Aqui levo tudo ao pé da letra. Rir é gargalhar, abrir a boca, fechar os olhos, tremer-se todo. Chorar, contorcer-se, fungar, desidratar-se até. Nos dois casos, sair de si. Difícil que eu chegue ali ou lá. Falei em ceticismo, mas talvez seja insensibilidade, incapacidade de me matar (de rir) na piada e/ou de morrer (de chorar) numa possibilidade de tragédia. Burrice emocional.
Preciso dizer a meu filho que não veja em mim um homem duro e pessimista. Ao contrário, acho a vida boa, apesar de tantas coisas estranhas que acontecem por conta de nossa irresponsabilidade. Por exemplo, a morte dos jovens que dançavam na boate em Santa Maria.
A maldição é como me apego com unhas e dentes à razão, ancorado no mar sem eira nem beira da minha ignorância. É grave, gravíssimo. Mas é assim, sou refém desse meu traço.
Dou um cavalo de pau nesta crônica e, à procura de um exemplo que me ajude na explicação ao meu filho, falo do livro do Keith Richards (“Vida”, Editora Globo). O cara é um doidão, todo mundo sabe. Ao longo do livro, ele descreve coisas do arco da velha, algumas devem ser hilárias. São, de fato são, eu que não consigo me entregar simplesmente ao riso. Todos os excessos do cara me deixam um pingo e meio amargo.
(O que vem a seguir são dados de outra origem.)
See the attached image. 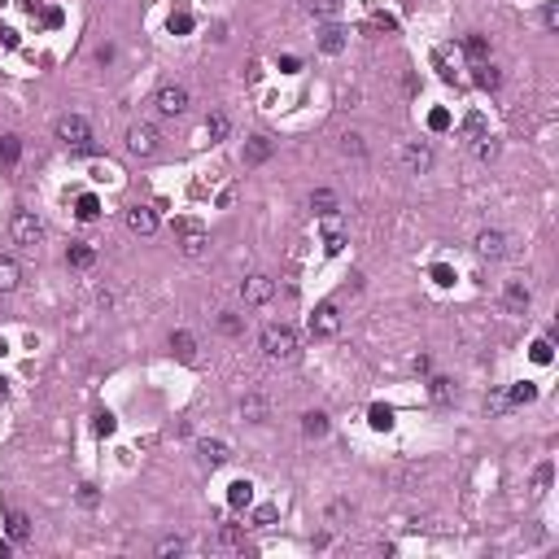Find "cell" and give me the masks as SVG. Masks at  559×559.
Returning a JSON list of instances; mask_svg holds the SVG:
<instances>
[{
    "label": "cell",
    "mask_w": 559,
    "mask_h": 559,
    "mask_svg": "<svg viewBox=\"0 0 559 559\" xmlns=\"http://www.w3.org/2000/svg\"><path fill=\"white\" fill-rule=\"evenodd\" d=\"M271 153H276V140H271V136H249L245 149H241V162L245 166H263Z\"/></svg>",
    "instance_id": "5bb4252c"
},
{
    "label": "cell",
    "mask_w": 559,
    "mask_h": 559,
    "mask_svg": "<svg viewBox=\"0 0 559 559\" xmlns=\"http://www.w3.org/2000/svg\"><path fill=\"white\" fill-rule=\"evenodd\" d=\"M228 459H232V446L228 442H219V437H201V442H197V463L206 472H219Z\"/></svg>",
    "instance_id": "ba28073f"
},
{
    "label": "cell",
    "mask_w": 559,
    "mask_h": 559,
    "mask_svg": "<svg viewBox=\"0 0 559 559\" xmlns=\"http://www.w3.org/2000/svg\"><path fill=\"white\" fill-rule=\"evenodd\" d=\"M162 149V132L153 123H132L127 127V153L132 158H153Z\"/></svg>",
    "instance_id": "3957f363"
},
{
    "label": "cell",
    "mask_w": 559,
    "mask_h": 559,
    "mask_svg": "<svg viewBox=\"0 0 559 559\" xmlns=\"http://www.w3.org/2000/svg\"><path fill=\"white\" fill-rule=\"evenodd\" d=\"M433 66H437V75H442L446 83H455V66H459V53L450 49V44H437V49H433Z\"/></svg>",
    "instance_id": "d6986e66"
},
{
    "label": "cell",
    "mask_w": 559,
    "mask_h": 559,
    "mask_svg": "<svg viewBox=\"0 0 559 559\" xmlns=\"http://www.w3.org/2000/svg\"><path fill=\"white\" fill-rule=\"evenodd\" d=\"M158 555L166 559V555H184V538H180V533H175V538H162L158 542Z\"/></svg>",
    "instance_id": "681fc988"
},
{
    "label": "cell",
    "mask_w": 559,
    "mask_h": 559,
    "mask_svg": "<svg viewBox=\"0 0 559 559\" xmlns=\"http://www.w3.org/2000/svg\"><path fill=\"white\" fill-rule=\"evenodd\" d=\"M228 132H232L228 114H210V118H206V136H210V140H223Z\"/></svg>",
    "instance_id": "60d3db41"
},
{
    "label": "cell",
    "mask_w": 559,
    "mask_h": 559,
    "mask_svg": "<svg viewBox=\"0 0 559 559\" xmlns=\"http://www.w3.org/2000/svg\"><path fill=\"white\" fill-rule=\"evenodd\" d=\"M79 503L83 507H97V485H79Z\"/></svg>",
    "instance_id": "db71d44e"
},
{
    "label": "cell",
    "mask_w": 559,
    "mask_h": 559,
    "mask_svg": "<svg viewBox=\"0 0 559 559\" xmlns=\"http://www.w3.org/2000/svg\"><path fill=\"white\" fill-rule=\"evenodd\" d=\"M363 31H367V35H398V18H394V14H372Z\"/></svg>",
    "instance_id": "f546056e"
},
{
    "label": "cell",
    "mask_w": 559,
    "mask_h": 559,
    "mask_svg": "<svg viewBox=\"0 0 559 559\" xmlns=\"http://www.w3.org/2000/svg\"><path fill=\"white\" fill-rule=\"evenodd\" d=\"M66 263H70V267H75V271H88L92 263H97V249H92L88 241H75V245H70V249H66Z\"/></svg>",
    "instance_id": "7402d4cb"
},
{
    "label": "cell",
    "mask_w": 559,
    "mask_h": 559,
    "mask_svg": "<svg viewBox=\"0 0 559 559\" xmlns=\"http://www.w3.org/2000/svg\"><path fill=\"white\" fill-rule=\"evenodd\" d=\"M542 27H546V31H559V0H546V9H542Z\"/></svg>",
    "instance_id": "c3c4849f"
},
{
    "label": "cell",
    "mask_w": 559,
    "mask_h": 559,
    "mask_svg": "<svg viewBox=\"0 0 559 559\" xmlns=\"http://www.w3.org/2000/svg\"><path fill=\"white\" fill-rule=\"evenodd\" d=\"M546 490H551V463H542V468L538 472H533V494H546Z\"/></svg>",
    "instance_id": "7dc6e473"
},
{
    "label": "cell",
    "mask_w": 559,
    "mask_h": 559,
    "mask_svg": "<svg viewBox=\"0 0 559 559\" xmlns=\"http://www.w3.org/2000/svg\"><path fill=\"white\" fill-rule=\"evenodd\" d=\"M5 350H9V346H5V337H0V354H5Z\"/></svg>",
    "instance_id": "91938a15"
},
{
    "label": "cell",
    "mask_w": 559,
    "mask_h": 559,
    "mask_svg": "<svg viewBox=\"0 0 559 559\" xmlns=\"http://www.w3.org/2000/svg\"><path fill=\"white\" fill-rule=\"evenodd\" d=\"M332 219H337V214H332ZM332 219H328V228H324V249H328L332 258H337L341 249H346V232H341V228H337Z\"/></svg>",
    "instance_id": "d6a6232c"
},
{
    "label": "cell",
    "mask_w": 559,
    "mask_h": 559,
    "mask_svg": "<svg viewBox=\"0 0 559 559\" xmlns=\"http://www.w3.org/2000/svg\"><path fill=\"white\" fill-rule=\"evenodd\" d=\"M472 149H477V158H481V162H494L503 145H498V136H490V132H485L481 140H472Z\"/></svg>",
    "instance_id": "74e56055"
},
{
    "label": "cell",
    "mask_w": 559,
    "mask_h": 559,
    "mask_svg": "<svg viewBox=\"0 0 559 559\" xmlns=\"http://www.w3.org/2000/svg\"><path fill=\"white\" fill-rule=\"evenodd\" d=\"M153 105H158V114H166V118H180L188 110V88H184V83H162L158 97H153Z\"/></svg>",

E Amor (“Amour”, de Michael Haneke)? Uma amiga, escorpiana como eu, afirmou que somos dos poucos que conseguem ver um filme desses sem abandonar o barco. Ele é duro. A linguagem é dura. Não há, aparentemente, uma linha de escape, os velhinhos estão mais pra lá do que pra cá. (Mas com que elegância percorrem o último caminho!) A atuação dos atores, Jean-Louis Trintignant e Emmanuelle Riva, não deixa meia-brecha para pensarmos que estão apenas encenando. Está ali a verdade. (Mas é arte, não é vida; é imitação da vida, como se diz por aí.) Não sucumbi à decadência. Vi todo o esplendor do amor semeado naquele casal de velhos, vi, por exemplo, que eles tiveram uma vida sexual boa e saudável. Não me perguntem como vi, mas eu vi. Não dei banana para a tristeza que há na história contada pelo diretor austríaco, mas encontrei motivos para não chorar.